Losses and Changes

With separation, adults experience loss at many levels. On one level, we lose the person we were once involved with. At another level, we lose the hopes or dreams we had for the relationship. It affects our physical health, mental health, emotional health, and spiritual health. The diagram on the following page outlines some of the losses and changes you may be experiencing.

It may take years to fully recover from a separation. Many Aboriginal communities view the process of recovery as similar to the process of grieving. You might want to talk with Elders, clan members, or others in your community to deal with your grief.

Your children are also going through a grieving process.
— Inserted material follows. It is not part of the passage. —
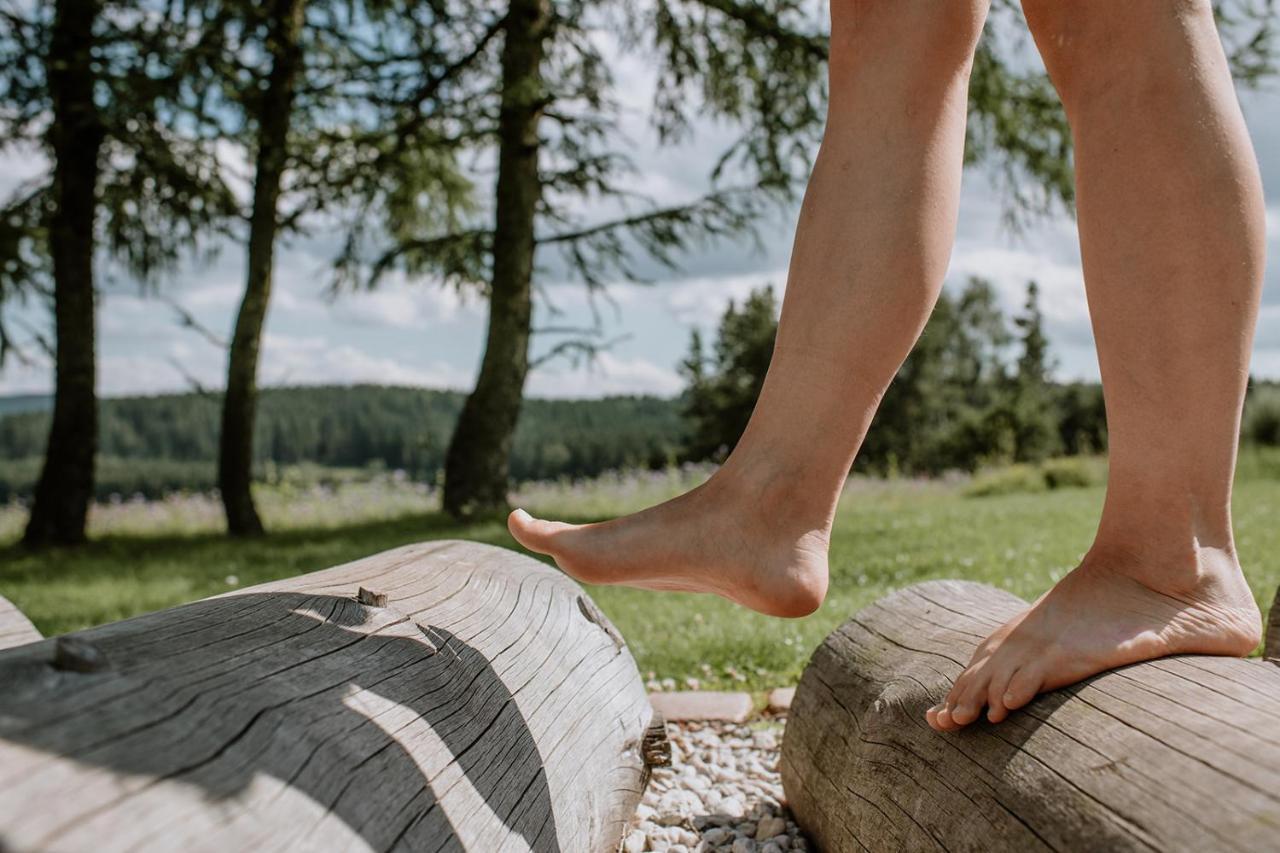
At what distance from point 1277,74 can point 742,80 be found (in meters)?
4.43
Just ask Kyle; he knows all about it. His parents separated when he was nine.

My parents separated when I was nine. I felt really sad at first, and so did my mom and dad. It was a really hard time, but I always felt better when they hugged me and and said things would be okay and told me they loved me. Now I'm 12, and I'm used to having parents who live in two different places. It's the same for a lot of my friends, too.

This next diagram is a medicine wheel showing the different aspects of health you need to strengthen after a separation.

When you lose the hopes and dreams for your relationship, your spiritual health can be affected. Loss of identity, loss of sharing, social changes, changes in your parental role, and changes in social activities can affect your emotional health. Loss of your sexual partner, loss of friends and in-laws, changes in the family structure, physical changes, financial and economic changes, and changes in social activities can affect your physical health. Loss of hopes and expectations, loss of routine and structure, and handling legal changes can affect your mental health.